Hydrophobic interactions may be the main driving force for protein aggregation [45]. The mechanism of thermal aggregation of the two proteins is shown in Figure 2. When aggregation occurs, for β-conglycinin, once the hydrophobic residues are covered and aggregates are formed, the polysaccharides and hydrophilic groups on the surface provide repulsive forces to inhibit other monomers from approaching; however, there are more hydrophobic amino acids in the basic polypeptide of the soy globulin, so it will unfold to expose more active sites. Although some of the active sites are covered during the aggregation process, hydrophobic residues still exist on the surface of the aggregates, causing the active sites to continue aggregating.
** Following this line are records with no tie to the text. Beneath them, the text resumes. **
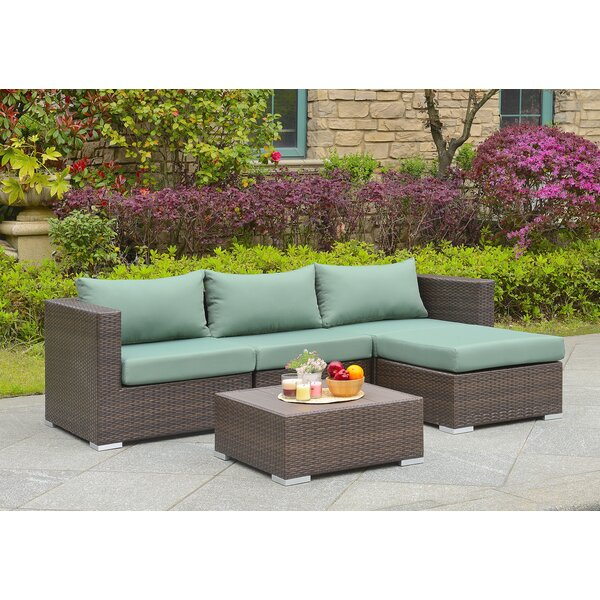 Asther 5 Piece Sectional Seating Group with Cushions by Beachcrest Home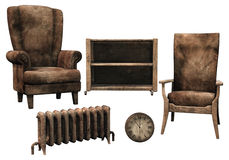 Old dusty furniture Royalty Free Stock Image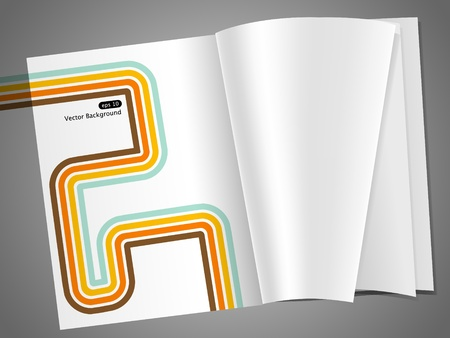 empty magazine pages with retro stripes Vector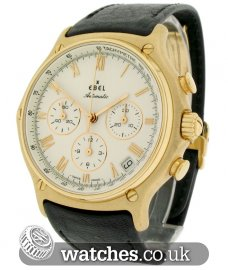 Ebel Chronograph 18ct Gold
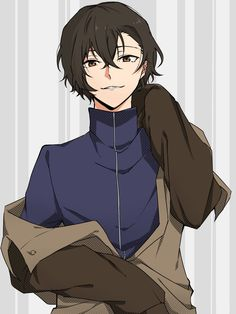 Hello there handsome boy Dazai Bungou Stray Dogs, Stray Dogs Anime, Manga Boy, Manga Anime, Anime Art, Cute Anime Boy, Hot Anime Guys, Fanarts Anime, Anime Characters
In the presence of β-conglycinin, the hydrophobic residues on the surface of the globulin aggregates are no longer covered, but instead the hydrophilic groups of β-conglycinin, which terminates the aggregation process. In addition, the thermal aggregation behavior of these proteins is also concentration-dependent. Increasing the protein concentration reduces the spacing between proteins, effectively promoting aggregation [46, 47]. Ye Rongfei et al. [48] showed that the solubility of SPI at different concentrations after heat treatment at 80 °C, 100 °C, and 120 °C decreased with increasing protein concentration. Chen Nannan et al. [49] believed that spontaneous binding of natural soy protein at high concentrations leads to the formation of aggregates with a larger radius of gyration and stronger protein-protein interactions.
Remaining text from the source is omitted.